Using commercially available scaffolds for nerve growth, the researchers introduced the cells into collagen hydrogel. “The cells migrate into the nerve graft and create a sheet of Schwann cells,” Le says. “By doing so they are forming the functionalized nerve guidance to guide axon generation in the gap left by an injury.”
“To get host Schwann cells all throughout a bioscaffold, you’re basically approximating natural nerve repair,” Cullen says. Indeed, when Le and Cullen’s groups collaborated to implant these grafts into rodents with a facial nerve injury and then tested the results, they saw evidence of a functional repair. The animals had less facial droop than those that received an “empty” graft and nerve conduction was restored. The implanted stem cells also survived in the animals for months following the transplant.

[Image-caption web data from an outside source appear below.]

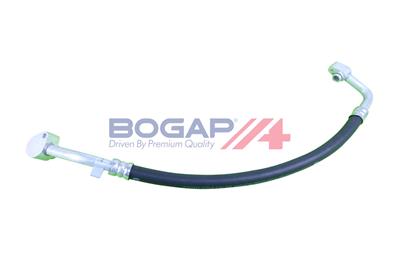 BOGAP A4128107 Číslo výrobce: 8708919000. EAN: 4251789118271.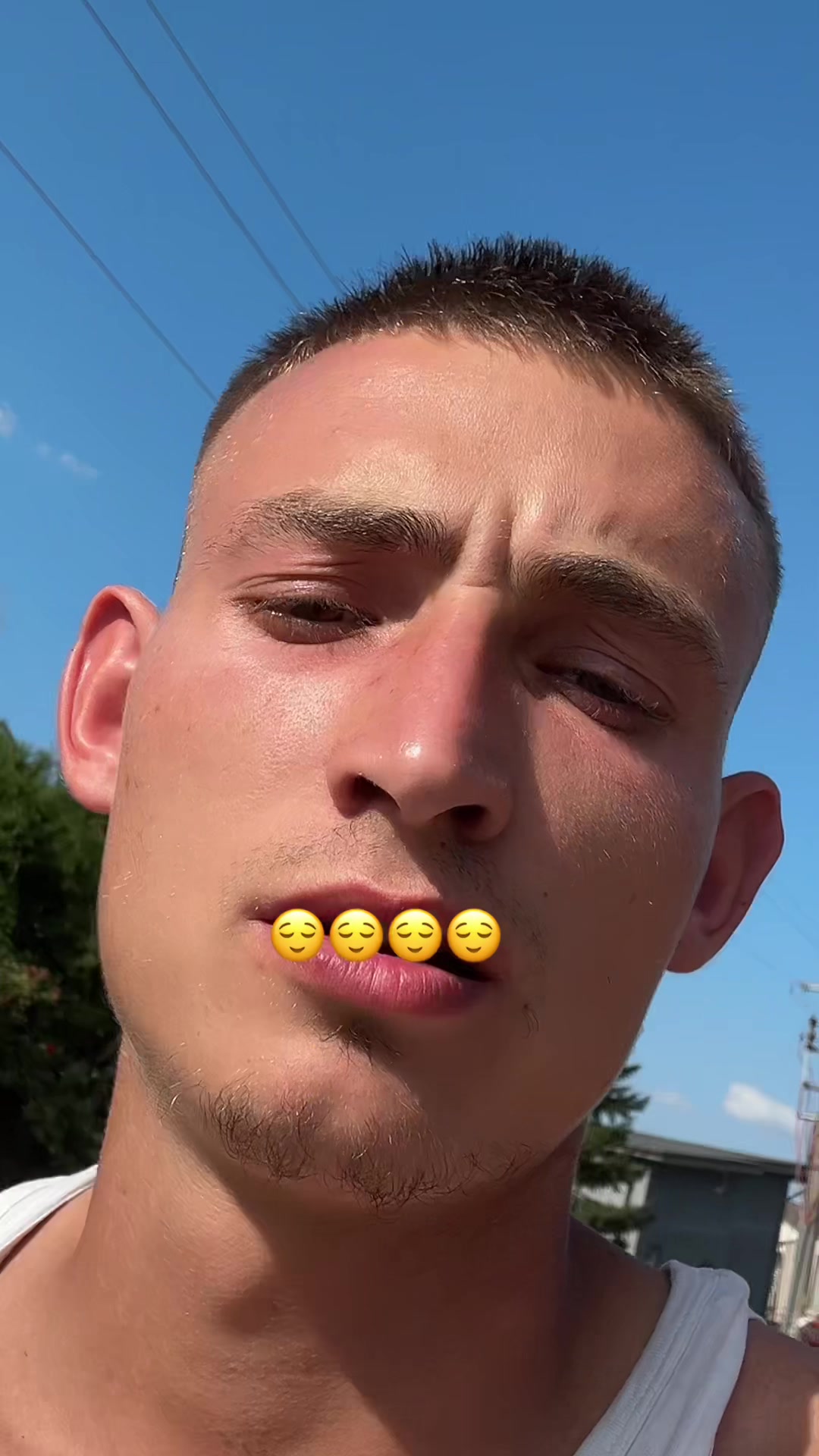 @valic .valic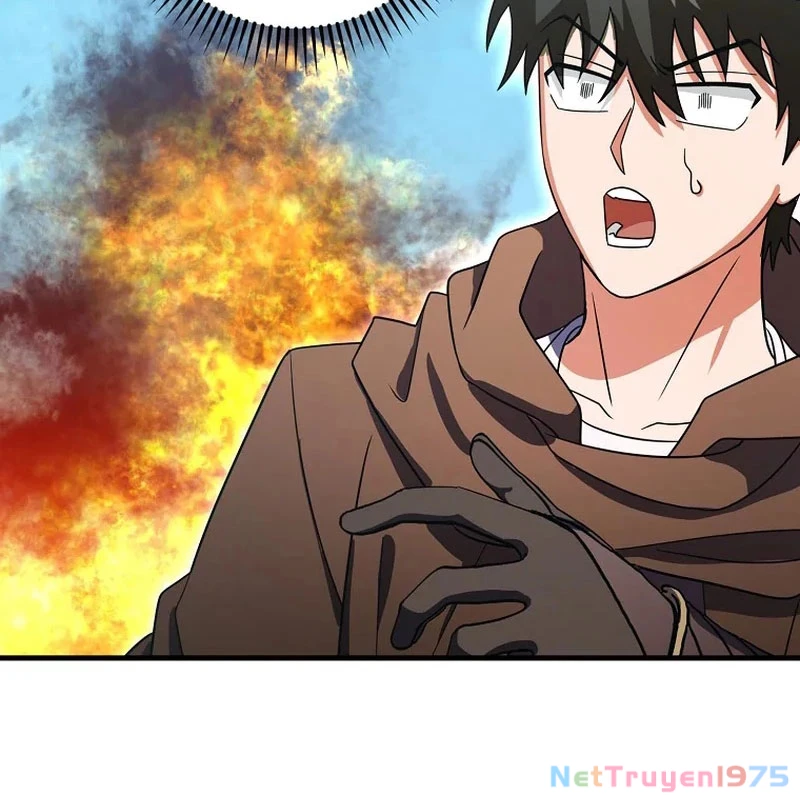 Bậc Thầy Toàn Bộ Kỹ Năng Chapter 9 - Trang 2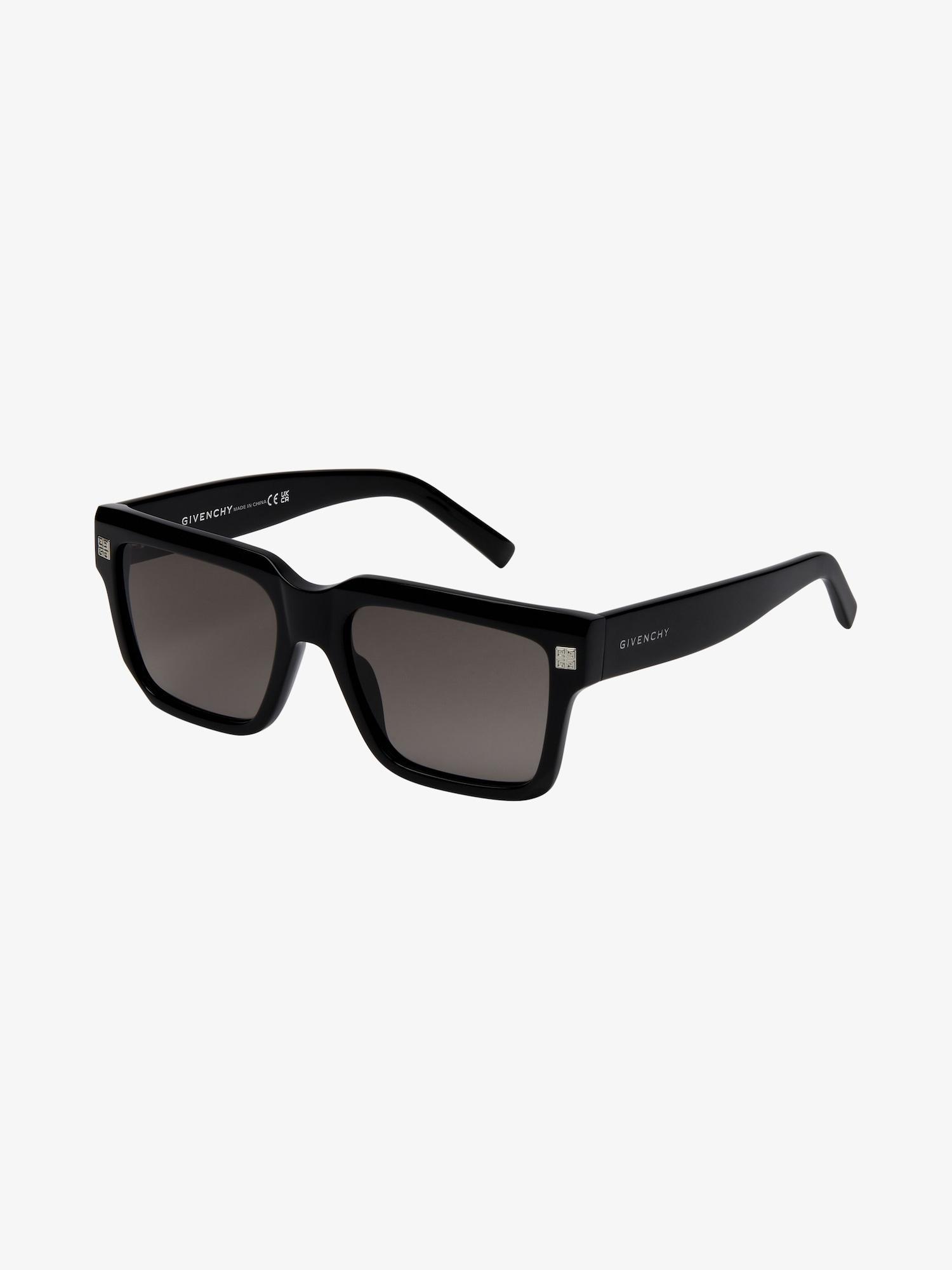 GV Day sunglasses in acetate Product Image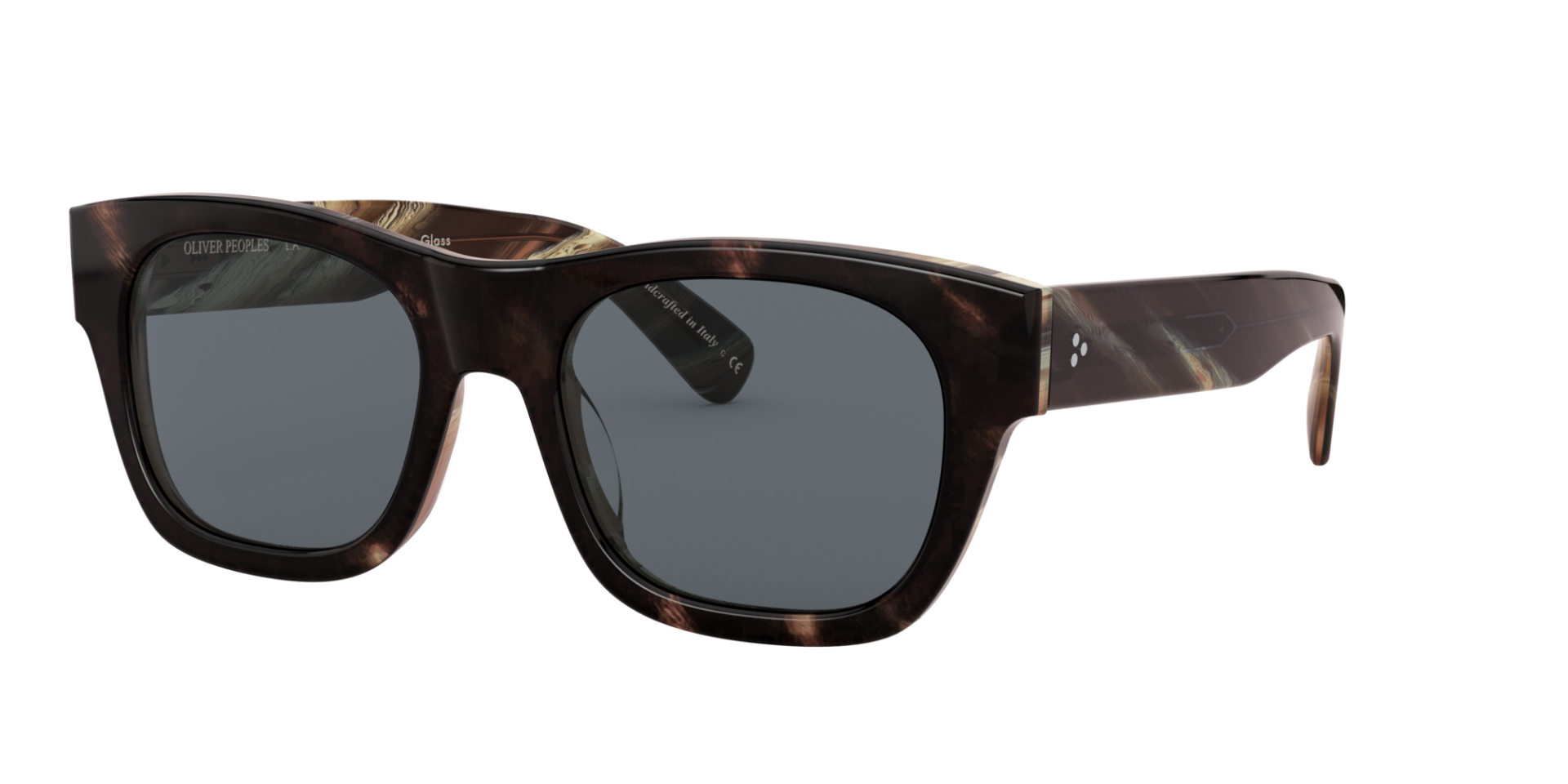 OLIVER PEOPLES 0OV5418SU 1683R5 Erkek Güneş Gözlüğü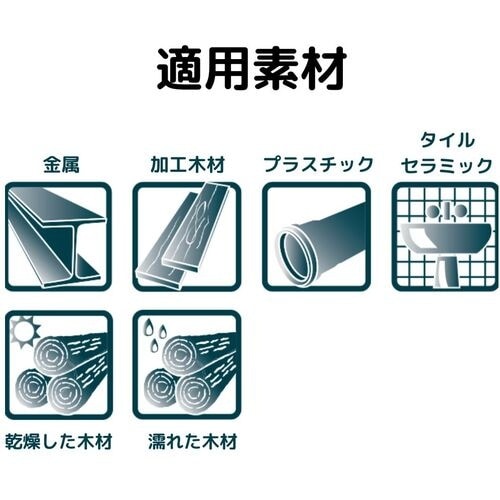 ピカマーカー 建築用シャープペンシル“BIG Dr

“The animals that received nerve conduits laden with the infused cells had a performance that matched the group that received an autograft for their repair,” he says. “When you’re able to match the performance of the gold-standard procedure without a second surgery to acquire the autograft, that is definitely a technology to pursue further.”
While the current study worked at repairing a small gap in a nerve, the researchers aim to continue refining the method to try to repair larger gaps, as often arise when oral cancer necessitates surgical removal of a tumor. “The field desperately needs what have been dubbed ‘living scaffolds’ to direct the regrowth,” Cullen says.
Le notes that this approach would give patients with oral cancer or facial trauma the opportunity to use their own tissue to recover motor function and sensation and to have cosmetic improvements following a repair.
And while Le’s group focuses on the head and neck, further work on this model could translate to nerve repair in other areas of the body as well. “I’m hopeful we can continue moving this forward towards clinical application,” she says.